Here are my 7 Best WEIGHT LOSS tips that REALLY work – they are evidence-based and have stood the test of time. Integrate these into your routine one-at-a-time over a few weeks to create habits out of them and make sure they stick.
1. Drink (black) coffee
Drinking black coffee has been shown to increase metabolism and fat burning factors in the body. It is also rich in antioxidants which have numerous health benefits. Drinking a cup early in the morning also helps with bowel evacuation, and provides a bit of an energy boost.
Just try not to overdo it… 3 or 4 cups per day may be OK but more than that and the effects may start to wear off. Also, putting heaps of sugar and milk in your cuppa adds calories that undo the positive effects of the coffee – black and bitter is only way.
We have a culture of filling our plates right to the edges – and usually not with fruits and vegetables either.
2. Get your portion sizes right
Much of the reason we get overweight and struggle to lose weight is that we have a warped idea of how much food we need to eat to live. We have a culture of filling our plates right to the edges – and usually not with fruits and vegetables either.
Using smaller plates can help because a full small plate holds less food than a full large plate, but I think the main problem is actually the ratios of the food types on the plate. Every meal should contain protein (meat/fish/chicken/eggs) and vegetables – starch and fruit optional.
The appropriate ratio on your plate? 25% protein to 75% vegetables. If you add a starch in there then 20% protein, 15% starch and 65% vegetables will work.
3. Have some healthy snacks on hand
If you often get peckish in the day and find yourself looking in the grocery cupboard then you want to clear that space of anything that you know is not helpful to your weight loss goals. In addition, it is advisable to have a variety of healthy snacks around so that you don’t spiral out of control and end up at the nearest quick shop buying a chocolate.
4. Drink more water
Being properly hydrated is CRUCIAL to good health. It affects everything from brain function to metabolism. Having water in your belly also makes you feel fuller.

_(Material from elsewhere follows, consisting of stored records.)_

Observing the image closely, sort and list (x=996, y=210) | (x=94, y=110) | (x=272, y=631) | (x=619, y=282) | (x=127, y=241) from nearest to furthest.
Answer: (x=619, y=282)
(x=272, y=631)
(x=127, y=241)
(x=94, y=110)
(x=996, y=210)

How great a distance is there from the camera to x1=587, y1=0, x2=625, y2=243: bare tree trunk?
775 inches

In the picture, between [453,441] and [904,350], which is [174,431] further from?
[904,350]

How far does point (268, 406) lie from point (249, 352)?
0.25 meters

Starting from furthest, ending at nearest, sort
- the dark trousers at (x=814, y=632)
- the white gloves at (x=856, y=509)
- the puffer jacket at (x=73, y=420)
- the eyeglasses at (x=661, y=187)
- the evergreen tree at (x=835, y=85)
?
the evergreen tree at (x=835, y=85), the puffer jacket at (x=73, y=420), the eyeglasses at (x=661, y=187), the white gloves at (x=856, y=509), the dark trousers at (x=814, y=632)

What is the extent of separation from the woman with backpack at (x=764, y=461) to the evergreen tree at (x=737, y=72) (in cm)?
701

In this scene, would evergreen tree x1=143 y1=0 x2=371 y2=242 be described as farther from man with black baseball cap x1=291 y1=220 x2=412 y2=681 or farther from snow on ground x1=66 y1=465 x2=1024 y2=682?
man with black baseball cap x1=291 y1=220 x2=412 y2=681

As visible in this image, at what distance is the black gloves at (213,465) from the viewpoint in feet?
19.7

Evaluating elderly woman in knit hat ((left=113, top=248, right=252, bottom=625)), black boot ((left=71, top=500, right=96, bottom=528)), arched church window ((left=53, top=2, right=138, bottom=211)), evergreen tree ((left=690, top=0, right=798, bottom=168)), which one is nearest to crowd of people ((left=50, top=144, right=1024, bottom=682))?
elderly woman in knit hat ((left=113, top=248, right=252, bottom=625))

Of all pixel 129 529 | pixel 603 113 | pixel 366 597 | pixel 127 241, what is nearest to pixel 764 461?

A nice little trick: When you feel hungry drink a big glass of water. Sometimes we confuse thirst and hunger. If the hunger goes away you know you were actually thirsty and didn’t eat unnecessarily. Also, drink a glass of water before meals. You’ll eat less because you feel full from the water.

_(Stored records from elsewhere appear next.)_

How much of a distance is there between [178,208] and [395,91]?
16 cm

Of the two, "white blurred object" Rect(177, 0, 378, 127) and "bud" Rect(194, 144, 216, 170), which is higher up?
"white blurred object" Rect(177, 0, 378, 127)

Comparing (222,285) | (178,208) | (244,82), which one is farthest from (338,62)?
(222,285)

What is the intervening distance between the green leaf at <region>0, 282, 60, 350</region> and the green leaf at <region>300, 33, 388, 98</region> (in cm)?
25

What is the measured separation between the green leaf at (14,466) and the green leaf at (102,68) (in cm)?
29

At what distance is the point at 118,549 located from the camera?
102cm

5. Eat single-ingredient foods
We all know by now that processed foods are generally not as healthy as natural foods. Most natural foods have only one ingredient (an apple is made from… apple), whereas processed foods sometimes have ingredient lists as long as your arm.

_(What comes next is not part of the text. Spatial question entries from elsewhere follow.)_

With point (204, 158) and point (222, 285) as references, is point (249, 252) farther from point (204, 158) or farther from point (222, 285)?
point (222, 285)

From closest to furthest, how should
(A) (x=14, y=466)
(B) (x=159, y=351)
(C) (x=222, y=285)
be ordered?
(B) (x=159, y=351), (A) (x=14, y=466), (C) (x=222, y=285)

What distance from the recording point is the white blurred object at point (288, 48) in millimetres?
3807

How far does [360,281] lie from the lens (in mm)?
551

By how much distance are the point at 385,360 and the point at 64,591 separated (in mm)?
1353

if you are trying to lose weight (or just be healthy) your diet should consist of a very high percentage of natural foods. These are easier for your body to recognise, digest and use than processed foods which often contain chemicals that can be toxic to your body.
6. Do some exercise
Exercise is important for weight loss, but not for the reason you think. Yes, exercise does help you to lose some fat, but the major reason that exercise will help you to lose weight is that it is a potent stress-reliever. People often overeat because they eat for comfort, and stressed people do this a lot. Using exercise to relieve stress will help you to eat less, and thus lose weight.
Exercise is also good for maintaining strength and cardiovascular health. Just remember that your workout does NOT mean you can eat that donut.
7. Eat a protein-rich breakfast
One of the major commonalities amongst people who lose weight is that they eat a breakfast rich in protein (usually eggs or a protein shake) within 30 minutes of waking up. A breakfast like this will fill you up and keep you full, leading to fewer cravings and hunger-pangs throughout the day.